* OPDRACHT *
Schrijf alsjeblieft het stuk van de tekst over de asielzaak tussen "De vreemdeling, die" en "wel noodzakelijk was.", beide inbegrepen, opnieuw uit en verwissel daarin "bevreemdingwekkend" voor "ongeloofwaardig".

ECLI:NL:RVS:2019:3677

Raad van State

Datum uitspraak
31 oktober 2019
Publicatiedatum
31 oktober 2019
Zaaknummer
201810324/1/V2
Instantie
Raad van State
Type
Uitspraak
Rechtsgebied
Bestuursrecht; Vreemdelingenrecht
Procedures
  • Hoger beroep
Rechters
Vindplaatsen
  • Rechtspraak.nl
AI samenvatting door LexboostAutomatisch gegenereerd

Hoger beroep tegen afwijzing verblijfsvergunning asiel en de noodzaak van technisch onderzoek naar e-mailcorrespondentie

In deze zaak gaat het om een hoger beroep van de staatssecretaris van Justitie en Veiligheid tegen een uitspraak van de rechtbank Den Haag, die een eerdere afwijzing van een asielaanvraag door de staatssecretaris had vernietigd. De vreemdeling had een aanvraag ingediend voor een verblijfsvergunning asiel, die op 21 augustus 2018 door de staatssecretaris opnieuw was afgewezen. De rechtbank had in een tussenuitspraak van 26 oktober 2018 de staatssecretaris de gelegenheid gegeven om een gebrek in zijn besluit te herstellen, maar de staatssecretaris maakte hier geen gebruik van. De rechtbank verklaarde het beroep van de vreemdeling gegrond en vernietigde het besluit van de staatssecretaris, met de opdracht om een nieuw besluit te nemen.

De vreemdeling, die vreesde voor de Sri Lankaanse autoriteiten vanwege zijn zakelijke banden, had e-mailcorrespondentie overgelegd ter onderbouwing van zijn vrees. De staatssecretaris had echter betoogd dat de inhoud van deze e-mails bevreemdingwekkend was en niet strookte met eerdere verklaringen van de vreemdeling. De rechtbank oordeelde dat de staatssecretaris onvoldoende had gemotiveerd waarom hij geen technisch onderzoek naar de e-mails had verricht, wat volgens de eerdere uitspraak van de rechtbank wel noodzakelijk was.

In het hoger beroep van de staatssecretaris werd geoordeeld dat zijn grieven niet tot vernietiging van de uitspraak van de rechtbank leidden. Het incidenteel hoger beroep van de vreemdeling werd eveneens ongegrond verklaard. De Raad van State bevestigde de uitspraken van de rechtbank en liet de rechtsgevolgen van het vernietigde besluit in stand, waarbij de staatssecretaris werd veroordeeld tot vergoeding van proceskosten.

Uitspraak

201810324/1/V2.
Datum uitspraak: 31 oktober 2019
AFDELING
BESTUURSRECHTSPRAAK
Uitspraak met toepassing van artikel 8:54, eerste lid, van de Algemene wet bestuursrecht (hierna: de Awb) op de hoger beroepen van:
1.    de staatssecretaris van Justitie en Veiligheid,
2.    [de vreemdeling],
appellanten,
tegen de tussenuitspraak en de uitspraak van de rechtbank Den Haag, zittingsplaats Arnhem, van 26 oktober 2018 en 18 december 2018 in zaak nr. NL18.15437 in het geding tussen:
de vreemdeling
en
de staatssecretaris.

* OPGESLAGEN GEGEVENS *
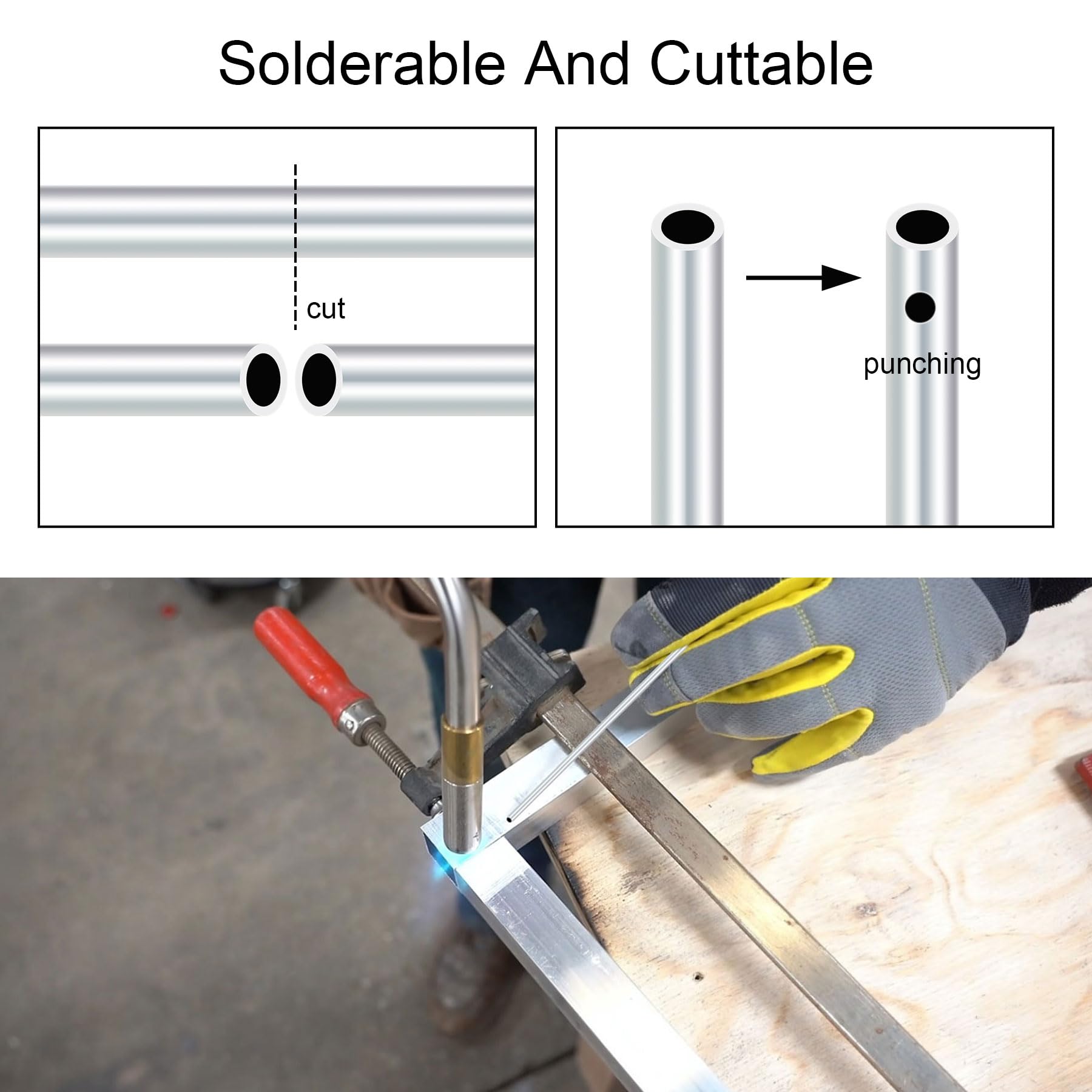 Solderable And Cuttable

cut

punching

* ANTWOORDVAK *
De vreemdeling, die vreesde voor de Sri Lankaanse autoriteiten vanwege zijn zakelijke banden, had e-mailcorrespondentie overgelegd ter onderbouwing van zijn vrees. De staatssecretaris had echter betoogd dat de inhoud van deze e-mails ongeloofwaardig was en niet strookte met eerdere verklaringen van de vreemdeling. De rechtbank oordeelde dat de staatssecretaris onvoldoende had gemotiveerd waarom hij geen technisch onderzoek naar de e-mails had verricht, wat volgens de eerdere uitspraak van de rechtbank wel noodzakelijk was.